Gucci must be anxious to start the next phase in its history, when it can finally say goodbye to the work of its former creative director, Frida Giannini, and welcome the new regime of Alessandro Michele and his nerdy, flowery, romantic vision for the brand.
To clear its current inventory—the last batch designed by Giannini—before Michele’s goods hit stores for the fall season, the Italian luxury fashion label is discounting its products as much as 50% in China, Bloomberg reports. That may not sound like a huge reduction to shoppers in the US used to perpetual sales, but in Chinese cities such as Shanghai, where tariffs and import taxes can make products significantly more expensive than they would be in other countries, it’s enough to prompt long lines of shoppers.

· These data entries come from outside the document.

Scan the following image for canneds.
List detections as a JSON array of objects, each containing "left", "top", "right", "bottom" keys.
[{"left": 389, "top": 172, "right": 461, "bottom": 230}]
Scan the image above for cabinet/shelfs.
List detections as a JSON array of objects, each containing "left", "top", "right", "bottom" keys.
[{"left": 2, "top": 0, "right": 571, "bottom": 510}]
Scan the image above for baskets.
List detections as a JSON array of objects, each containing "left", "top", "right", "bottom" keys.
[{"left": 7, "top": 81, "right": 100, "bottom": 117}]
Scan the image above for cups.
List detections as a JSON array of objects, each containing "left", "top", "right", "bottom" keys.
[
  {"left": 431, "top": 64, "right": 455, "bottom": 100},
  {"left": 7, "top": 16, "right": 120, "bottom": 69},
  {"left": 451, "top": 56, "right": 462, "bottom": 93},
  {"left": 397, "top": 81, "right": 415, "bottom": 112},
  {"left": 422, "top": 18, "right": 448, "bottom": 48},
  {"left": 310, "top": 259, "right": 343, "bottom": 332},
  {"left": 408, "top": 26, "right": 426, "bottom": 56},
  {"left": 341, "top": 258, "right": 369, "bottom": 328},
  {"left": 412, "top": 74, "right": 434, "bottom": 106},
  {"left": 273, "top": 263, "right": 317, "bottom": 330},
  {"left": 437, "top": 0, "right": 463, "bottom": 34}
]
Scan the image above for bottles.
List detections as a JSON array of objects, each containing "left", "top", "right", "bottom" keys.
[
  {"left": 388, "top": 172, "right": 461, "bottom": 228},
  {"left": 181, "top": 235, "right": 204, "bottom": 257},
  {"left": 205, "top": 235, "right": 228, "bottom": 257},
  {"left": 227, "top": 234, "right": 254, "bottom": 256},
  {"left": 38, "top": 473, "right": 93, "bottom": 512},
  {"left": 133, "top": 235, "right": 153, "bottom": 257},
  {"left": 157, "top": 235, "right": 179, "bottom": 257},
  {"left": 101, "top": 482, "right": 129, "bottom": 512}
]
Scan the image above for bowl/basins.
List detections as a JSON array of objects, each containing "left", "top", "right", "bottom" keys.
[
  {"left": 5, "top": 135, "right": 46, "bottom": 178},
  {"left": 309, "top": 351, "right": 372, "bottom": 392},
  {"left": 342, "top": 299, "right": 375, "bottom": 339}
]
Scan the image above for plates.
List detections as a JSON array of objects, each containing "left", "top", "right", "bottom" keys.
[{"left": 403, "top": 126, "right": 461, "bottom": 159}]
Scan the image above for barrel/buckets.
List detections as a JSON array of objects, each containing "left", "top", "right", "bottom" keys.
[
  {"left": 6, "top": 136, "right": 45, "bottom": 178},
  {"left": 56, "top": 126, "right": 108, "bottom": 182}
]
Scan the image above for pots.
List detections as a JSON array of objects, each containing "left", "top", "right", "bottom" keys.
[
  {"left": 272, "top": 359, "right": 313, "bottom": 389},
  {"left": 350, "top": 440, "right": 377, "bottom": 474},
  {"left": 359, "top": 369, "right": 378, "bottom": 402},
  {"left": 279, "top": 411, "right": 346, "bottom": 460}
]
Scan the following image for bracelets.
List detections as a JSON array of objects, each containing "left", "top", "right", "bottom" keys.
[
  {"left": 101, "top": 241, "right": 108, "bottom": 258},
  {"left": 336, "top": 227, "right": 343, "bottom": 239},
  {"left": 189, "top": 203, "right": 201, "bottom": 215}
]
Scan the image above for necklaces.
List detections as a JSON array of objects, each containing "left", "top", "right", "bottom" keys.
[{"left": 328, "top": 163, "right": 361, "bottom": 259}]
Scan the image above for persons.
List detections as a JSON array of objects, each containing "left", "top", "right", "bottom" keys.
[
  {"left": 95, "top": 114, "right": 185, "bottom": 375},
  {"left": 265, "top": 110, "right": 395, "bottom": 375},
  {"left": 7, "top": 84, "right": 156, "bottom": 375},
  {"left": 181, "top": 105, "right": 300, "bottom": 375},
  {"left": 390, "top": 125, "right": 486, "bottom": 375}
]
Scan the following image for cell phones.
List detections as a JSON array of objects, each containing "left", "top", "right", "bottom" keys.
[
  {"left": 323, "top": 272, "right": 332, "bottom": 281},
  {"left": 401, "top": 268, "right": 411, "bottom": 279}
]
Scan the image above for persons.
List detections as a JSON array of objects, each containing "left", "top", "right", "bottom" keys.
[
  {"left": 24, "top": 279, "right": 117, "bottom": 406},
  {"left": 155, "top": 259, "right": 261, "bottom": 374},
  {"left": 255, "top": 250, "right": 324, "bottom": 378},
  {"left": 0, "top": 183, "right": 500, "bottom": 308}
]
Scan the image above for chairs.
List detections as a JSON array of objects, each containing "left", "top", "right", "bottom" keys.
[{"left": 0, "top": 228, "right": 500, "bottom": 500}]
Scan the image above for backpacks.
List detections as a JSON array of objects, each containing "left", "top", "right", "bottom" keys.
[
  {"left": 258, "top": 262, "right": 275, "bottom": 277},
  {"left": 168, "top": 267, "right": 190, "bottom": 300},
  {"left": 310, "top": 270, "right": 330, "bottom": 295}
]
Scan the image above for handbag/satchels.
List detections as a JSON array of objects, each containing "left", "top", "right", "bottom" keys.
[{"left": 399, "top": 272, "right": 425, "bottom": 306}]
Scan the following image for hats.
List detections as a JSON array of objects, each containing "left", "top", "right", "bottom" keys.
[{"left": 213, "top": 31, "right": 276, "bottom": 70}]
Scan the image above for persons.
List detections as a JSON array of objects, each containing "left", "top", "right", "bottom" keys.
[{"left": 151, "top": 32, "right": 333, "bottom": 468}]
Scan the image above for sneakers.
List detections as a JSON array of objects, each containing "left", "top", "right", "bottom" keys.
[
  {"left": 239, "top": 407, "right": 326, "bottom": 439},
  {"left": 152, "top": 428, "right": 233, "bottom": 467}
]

It’s been tough going for Gucci in China, where the company has been hampered by the country’s economic slowdown, and by an ongoing anti-corruption campaign that’s limited lavish purchases by previously big-spending Chinese officials. The Asia-Pacific region, not including Japan, accounts for 38% of its revenue (pdf), so problems there show up in its overall performance.
And Gucci’s overall performance has been disappointing of late, for reasons that go beyond those issues and extend to a creative vision that, for many consumers, seems to have been simply off the mark—which is why the company ousted Giannini and its CEO, Patrizio di Marco, in December.
The next step is to get people to line up for Michele’s new Gucci.